L’Ambientamento

Il momento dell’inserimento al nido è una fase delicatissima di transizione sia per il bambino che per la sua famiglia, poiché determina l’uscita di entrambi dall’ambiente famigliare e l’ingresso in un nuovo mondo fatto di esperienze sociali, incontri, spazi nuovi, affetti e persone diverse da quelle consuete.

L’inserimento serve ad interiorizzare spazi e ritmi, concepiti come espressione dei bisogni primari del bambino, poiché egli non ha ancora la concezione del tempo e delle ore. Il bimbo deve poter riconoscere  i vari momenti della giornata attraverso le varie “routine” che lo compongono, in modo da potersi sentire sicuro e potersi affidare all’educatrice. Nel momento dell’inserimento infatti, accanto ai genitori, figure guida del bimbo, l’educatrice entra a far parte del suo mondo come prezioso punto di riferimento degno della sua fiducia. L’affidarsi a questa nuova figura di riferimento gli consentirà di godersi la nuova esperienza della vita al nido, ricca di stimoli che arrivano anche dalla convivenza con i coetanei nei quotidiani momenti educativi e ludici proposti.

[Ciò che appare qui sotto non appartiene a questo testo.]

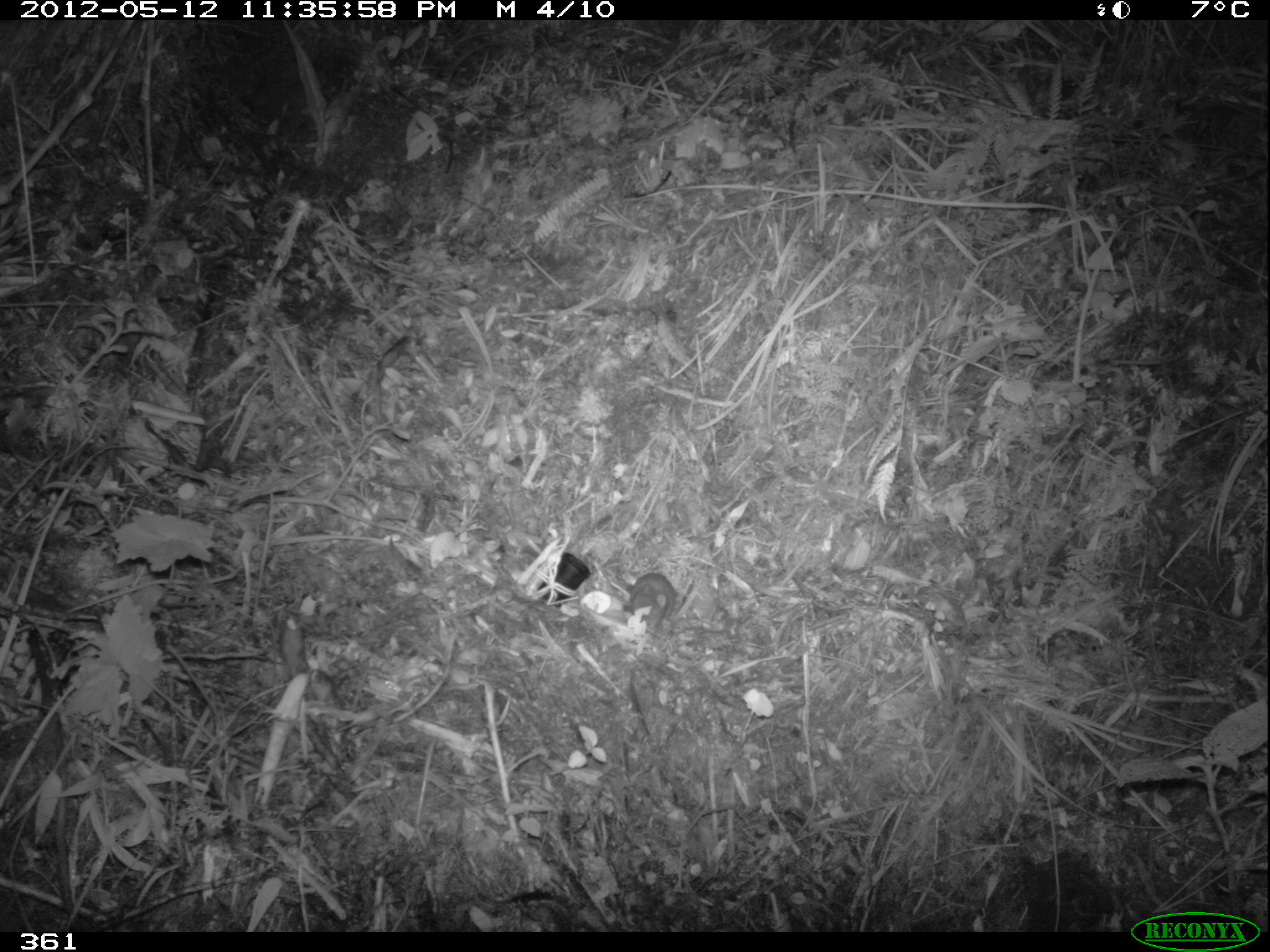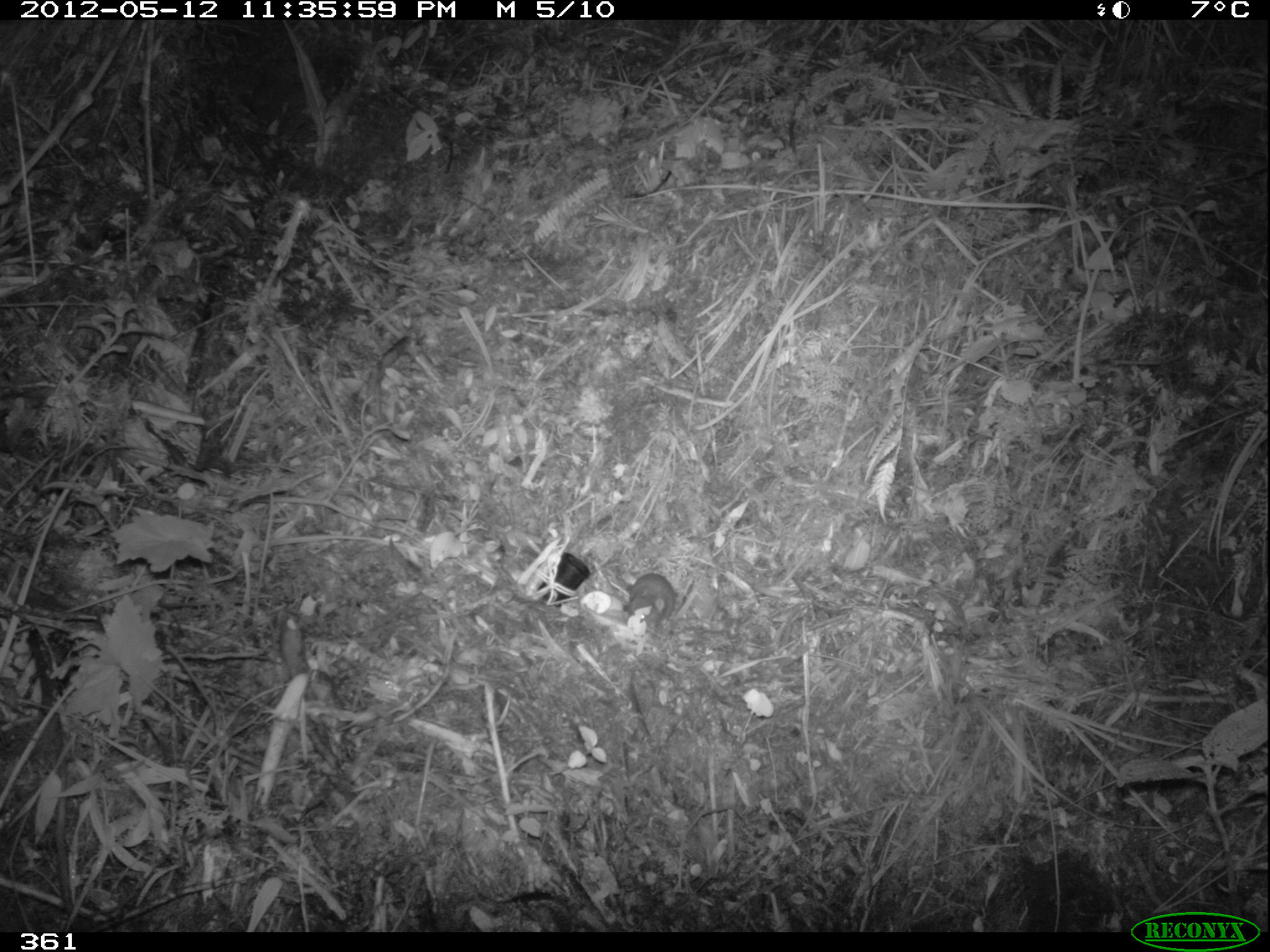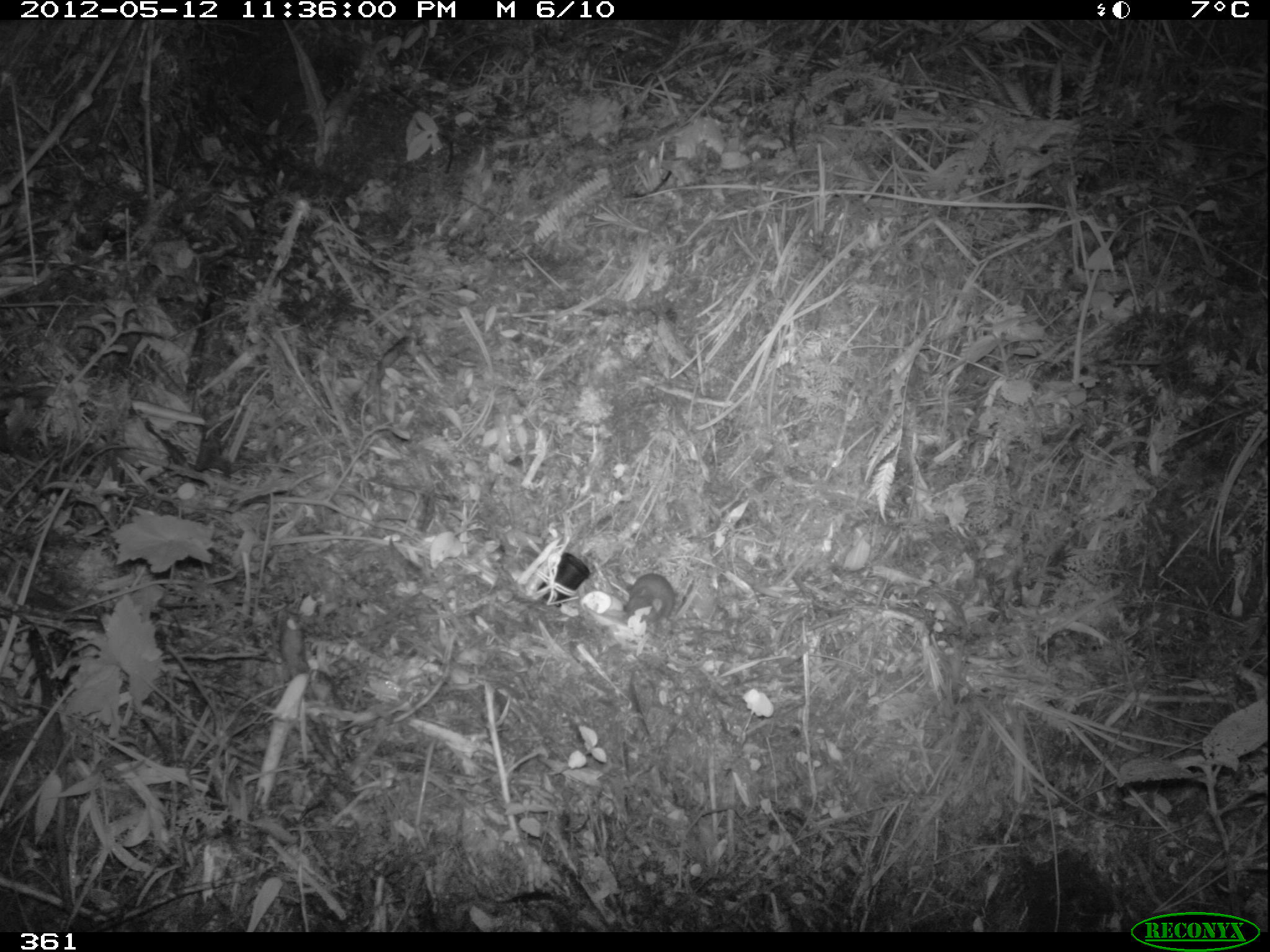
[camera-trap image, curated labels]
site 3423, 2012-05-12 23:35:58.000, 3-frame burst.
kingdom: Animalia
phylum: Chordata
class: Mammalia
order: Rodentia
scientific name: Rodentia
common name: rodents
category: unknown rodent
Unknown rodent (rodents) (Rodentia).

Per l'inserimento è indispensabile la presenza di un genitore all'interno della struttura, al fine di consentirgli di affrontare questa nuova esperienza e il distacco dalla famiglia nel modo più graduale e sereno possibile. Sarà richiesta alla mamma o al papà la disponibilità a trascorrere questo momento insieme al proprio bimbo per un periodo di due settimane circa.

Durante i primi giorni di inserimento le ore di frequenza saranno poche e aumenteranno gradualmente di giorno in giorno nell'assoluto rispetto dei suoi tempi. Si chiede che tale orario sia rispettato, per consentire al bimbo di mantenere un buon equilibrio fra questa nuova esperienza e quella familiare.

Ad inserimento ultimato, il piccolo potrà frequentare il nido in base alle esigenze sue e della sua famiglia. Il vivere in prima persona l'inserimento costituirà la base fondamentale per un rapporto di collaborazione reciproca e di fiducia, che si consoliderà nel tempo attraverso momenti quotidiani di "confronto" con le educatrici.

Il tempo e la cura dedicati all’ambientamento sono un buon investimento per garantire la serenità  e il piacere di frequentare l’asilo.